__Excerpted data__.
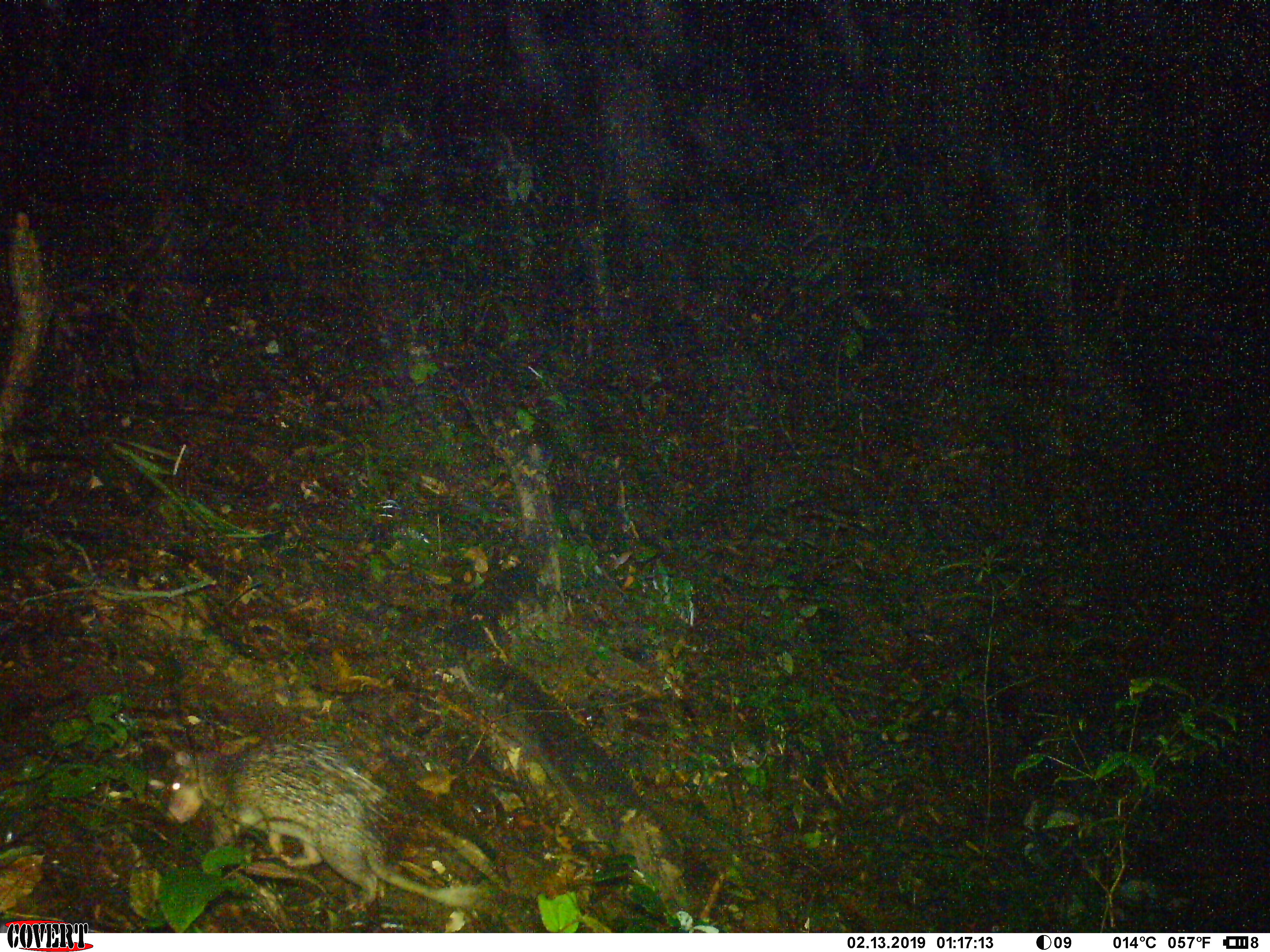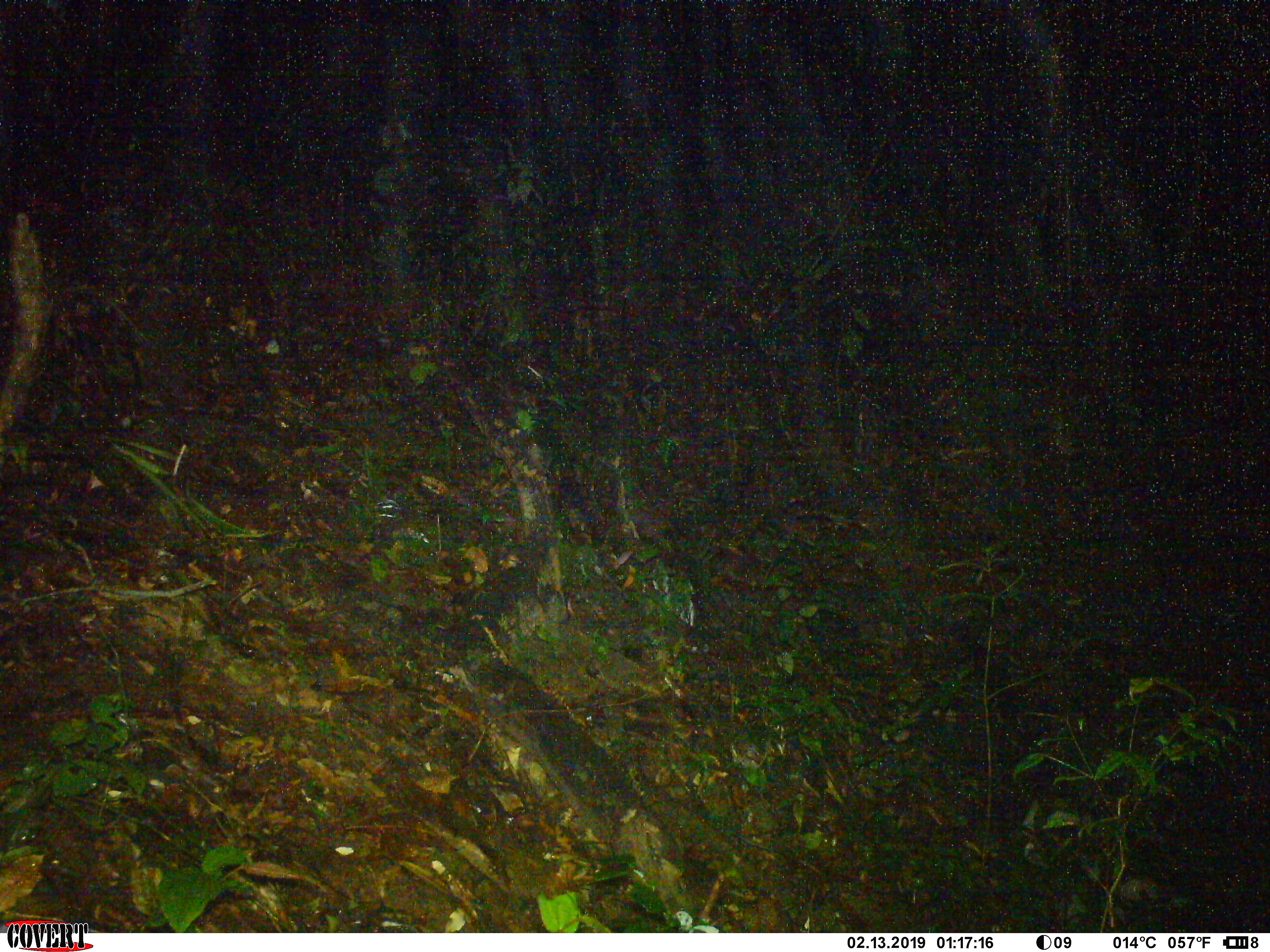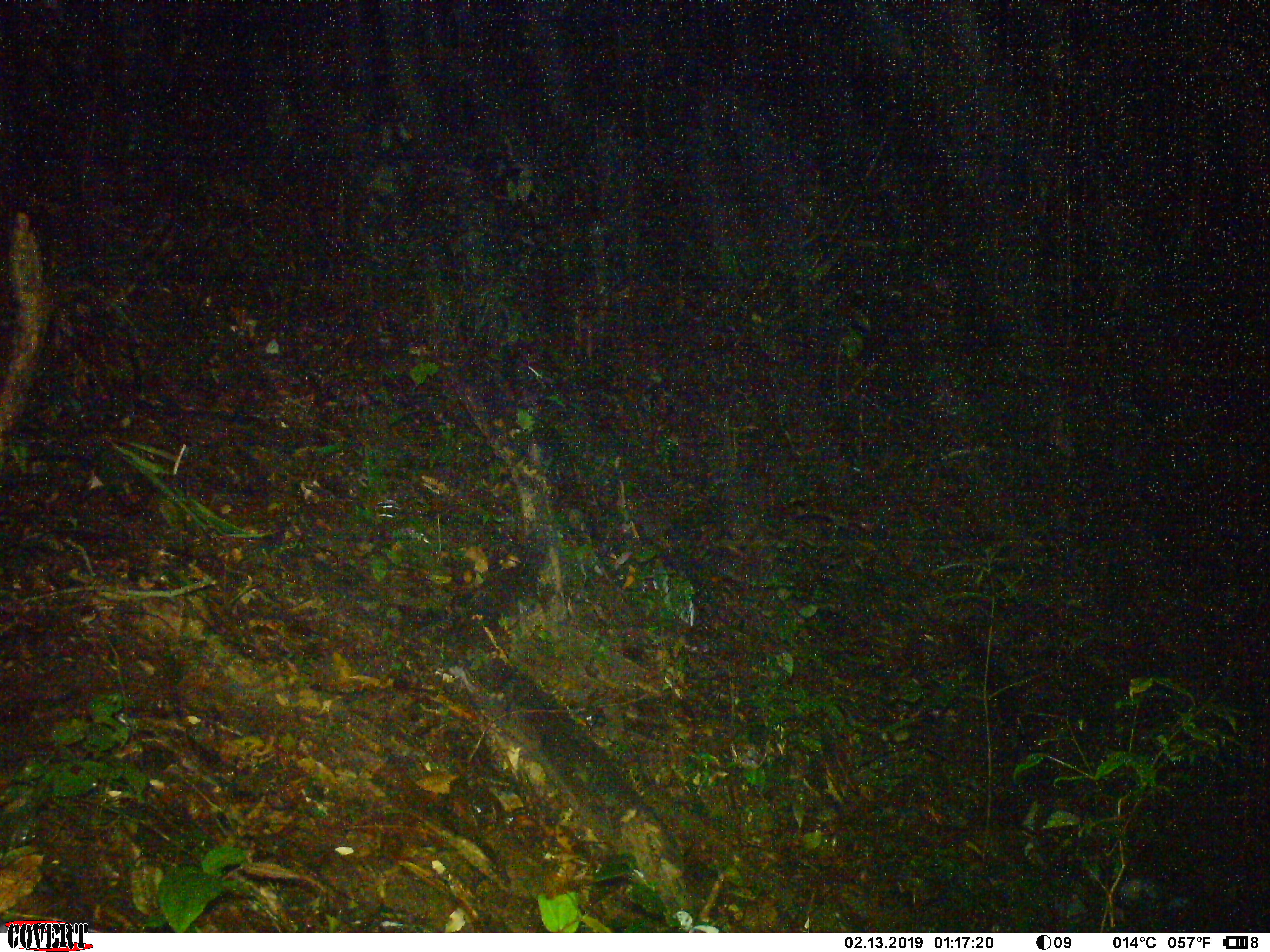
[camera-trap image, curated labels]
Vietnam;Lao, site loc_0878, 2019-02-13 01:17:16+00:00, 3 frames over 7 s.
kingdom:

--

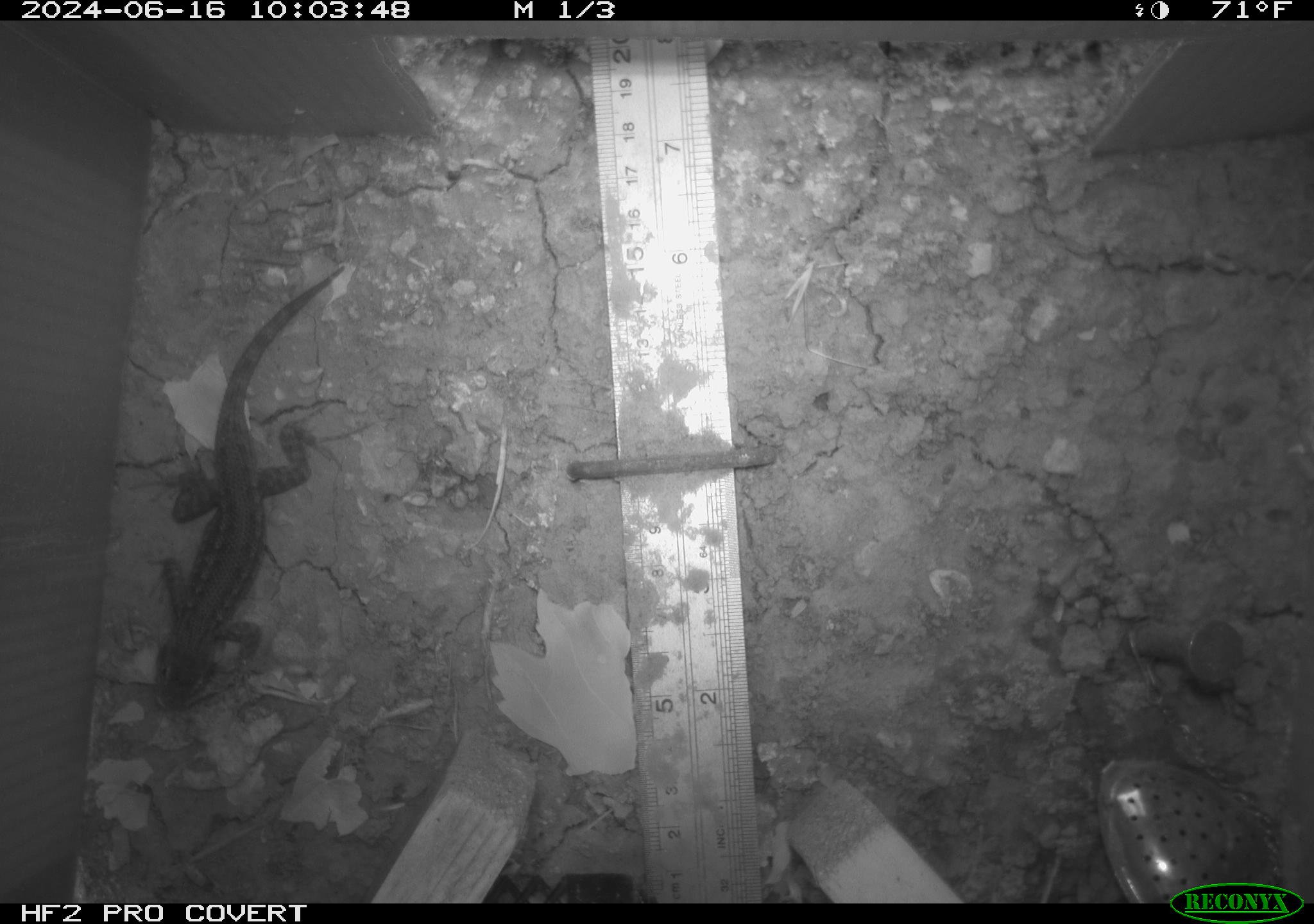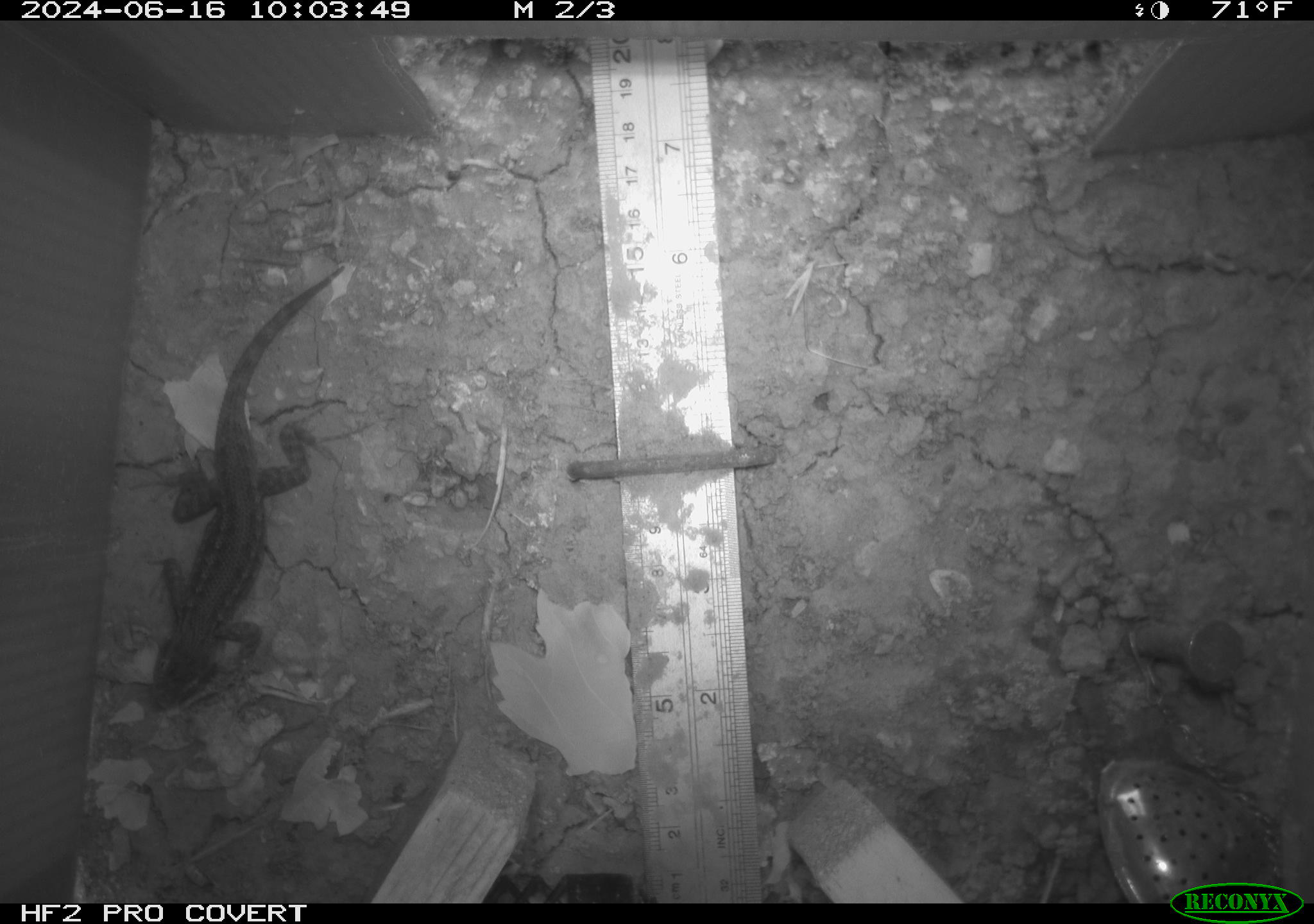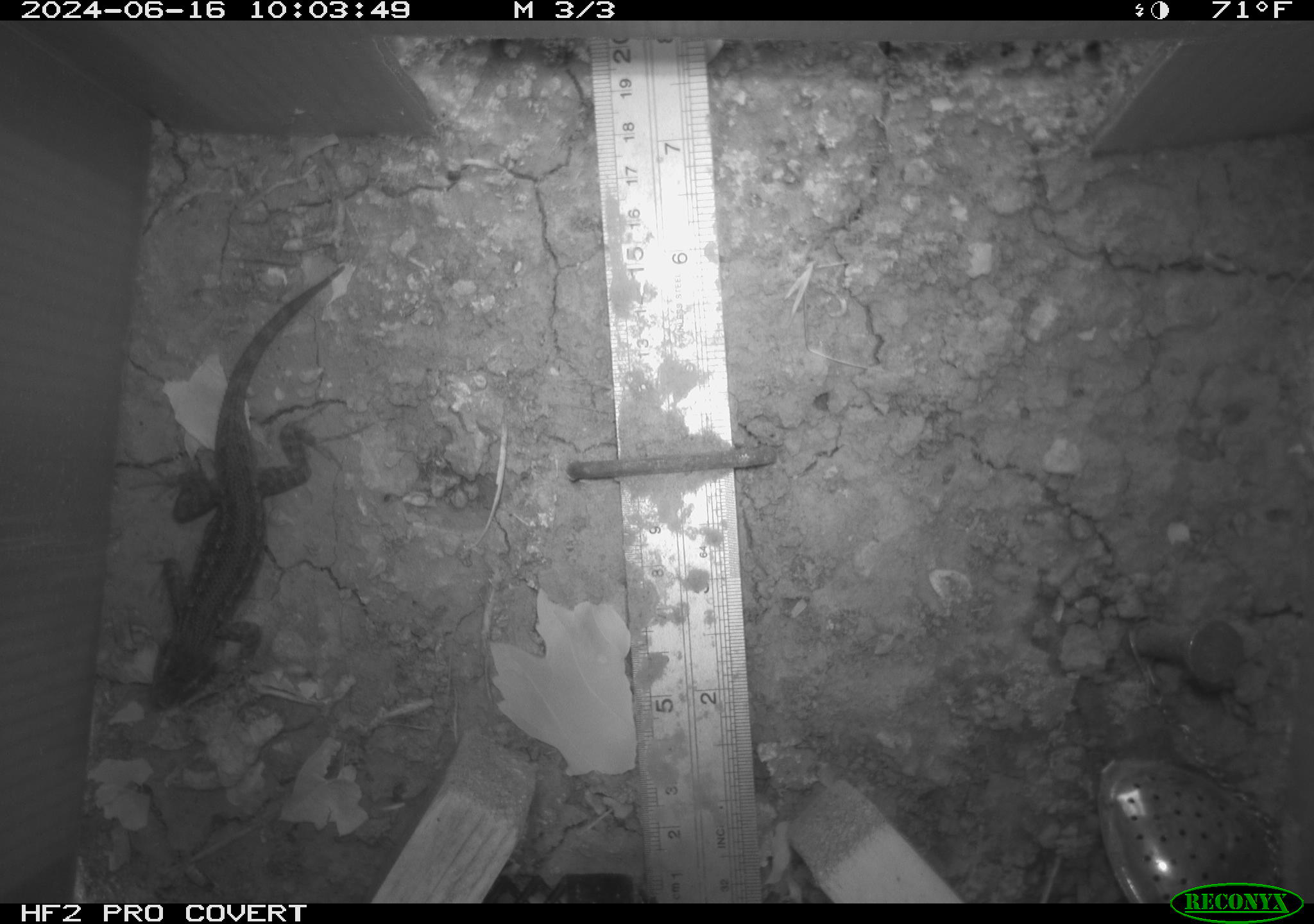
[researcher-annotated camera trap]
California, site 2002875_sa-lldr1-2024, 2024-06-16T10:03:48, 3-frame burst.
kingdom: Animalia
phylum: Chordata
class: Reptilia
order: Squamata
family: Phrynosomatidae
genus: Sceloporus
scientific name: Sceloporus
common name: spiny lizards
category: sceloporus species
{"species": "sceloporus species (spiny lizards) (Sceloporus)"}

__Required work__. Reproduce verbatim the lines above, from the line with "[researcher-annotated camera trap]" through the line with "category: sceloporus species".

__Task solution__.
[researcher-annotated camera trap]
California, site 2002875_sa-lldr1-2024, 2024-06-16T10:03:48, 3-frame burst.
kingdom: Animalia
phylum: Chordata
class: Reptilia
order: Squamata
family: Phrynosomatidae
genus: Sceloporus
scientific name: Sceloporus
common name: spiny lizards
category: sceloporus species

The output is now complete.